Ichiban-Nobashi Tenobe Udon The best hand-stretched udon
Ichiban-Nobashi Tenobe Udon The best hand-stretched udon
Product code: 9623
JAN code: 4971788000833
Weight/Expiration date: 220g [229g] / 24 months
Number of units: 1
Medium-thick noodles that take 9 minutes to boil and have a chewy texture similar to raw noodles.
The traditional hand-stretched method, which has been handed down since the Edo period, involves repeated maturing and stretching without the use of blades, and the process continues without a break for approximately 30 hours from the time the dough is prepared to the time the noodles are made.
Because the dough is continuously stretched in a certain direction, the gluten forms into a fibrous form, which means that compared to machine-made noodles, the noodles are less likely to stretch after boiling and less likely to fall apart when cooked.

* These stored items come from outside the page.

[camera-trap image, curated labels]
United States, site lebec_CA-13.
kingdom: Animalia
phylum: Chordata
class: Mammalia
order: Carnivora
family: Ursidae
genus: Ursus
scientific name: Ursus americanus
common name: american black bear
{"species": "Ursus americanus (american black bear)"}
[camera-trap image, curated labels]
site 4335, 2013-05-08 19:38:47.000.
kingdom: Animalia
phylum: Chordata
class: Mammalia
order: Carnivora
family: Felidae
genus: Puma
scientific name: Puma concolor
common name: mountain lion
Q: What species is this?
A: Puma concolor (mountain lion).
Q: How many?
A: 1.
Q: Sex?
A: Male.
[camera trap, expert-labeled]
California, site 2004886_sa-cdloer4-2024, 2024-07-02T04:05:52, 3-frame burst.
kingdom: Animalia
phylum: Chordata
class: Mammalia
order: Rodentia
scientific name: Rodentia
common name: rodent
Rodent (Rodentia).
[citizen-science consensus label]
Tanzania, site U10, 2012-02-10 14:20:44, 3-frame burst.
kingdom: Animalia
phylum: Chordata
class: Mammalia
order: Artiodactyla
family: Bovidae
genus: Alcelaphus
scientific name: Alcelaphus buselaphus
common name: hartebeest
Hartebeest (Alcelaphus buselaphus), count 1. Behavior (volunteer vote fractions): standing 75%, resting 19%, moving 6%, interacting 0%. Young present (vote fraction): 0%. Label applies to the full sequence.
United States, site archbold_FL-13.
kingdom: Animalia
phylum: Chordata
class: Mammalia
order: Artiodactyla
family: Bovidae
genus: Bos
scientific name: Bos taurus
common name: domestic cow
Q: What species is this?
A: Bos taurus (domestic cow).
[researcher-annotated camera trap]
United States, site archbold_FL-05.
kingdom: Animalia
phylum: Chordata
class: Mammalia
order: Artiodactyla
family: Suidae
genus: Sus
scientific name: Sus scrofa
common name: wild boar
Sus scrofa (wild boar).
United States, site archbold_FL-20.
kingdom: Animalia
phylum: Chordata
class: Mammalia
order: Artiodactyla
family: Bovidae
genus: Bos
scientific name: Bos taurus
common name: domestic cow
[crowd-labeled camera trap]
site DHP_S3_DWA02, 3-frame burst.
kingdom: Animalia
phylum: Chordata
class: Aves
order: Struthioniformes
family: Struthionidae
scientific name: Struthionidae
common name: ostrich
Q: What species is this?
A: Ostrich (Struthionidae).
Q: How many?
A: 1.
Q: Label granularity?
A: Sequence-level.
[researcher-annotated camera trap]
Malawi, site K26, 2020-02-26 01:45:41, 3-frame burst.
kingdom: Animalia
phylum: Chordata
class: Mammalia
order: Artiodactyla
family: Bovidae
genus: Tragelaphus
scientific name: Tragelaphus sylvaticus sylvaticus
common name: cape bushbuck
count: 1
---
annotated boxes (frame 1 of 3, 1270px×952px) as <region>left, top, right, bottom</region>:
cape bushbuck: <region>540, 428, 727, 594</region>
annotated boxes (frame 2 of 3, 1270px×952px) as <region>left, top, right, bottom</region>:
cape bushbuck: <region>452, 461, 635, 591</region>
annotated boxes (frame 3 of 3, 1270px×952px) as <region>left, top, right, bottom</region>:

The texture is firm, elastic, and silky smooth, just like freshly pounded rice cakes.
[Ingredients]
Wheat flour (domestically produced), salt, edible vegetable oil, starch/modified starch (contains wheat)
【How to boil noodles】
Boil the noodles in a lot of water (approximately 1L of water for 100g of dried noodles) to prevent them from becoming sticky.
Make sure to use boiling water, sprinkle the noodles into the boiling water, and boil for the specified time.
When the noodles are done, be sure to taste one or two pieces to determine how done they are.
As a general rule, there is no need to add water, but if the pot is small, the boiling water will evaporate and become sticky, so the trick to boiling them deliciously is to add water every now and then to increase the amount of water and boil in plenty of water.
(Once the udon is done, turn off the heat, cover the pot, and leave it to boil evenly for about 5 minutes.)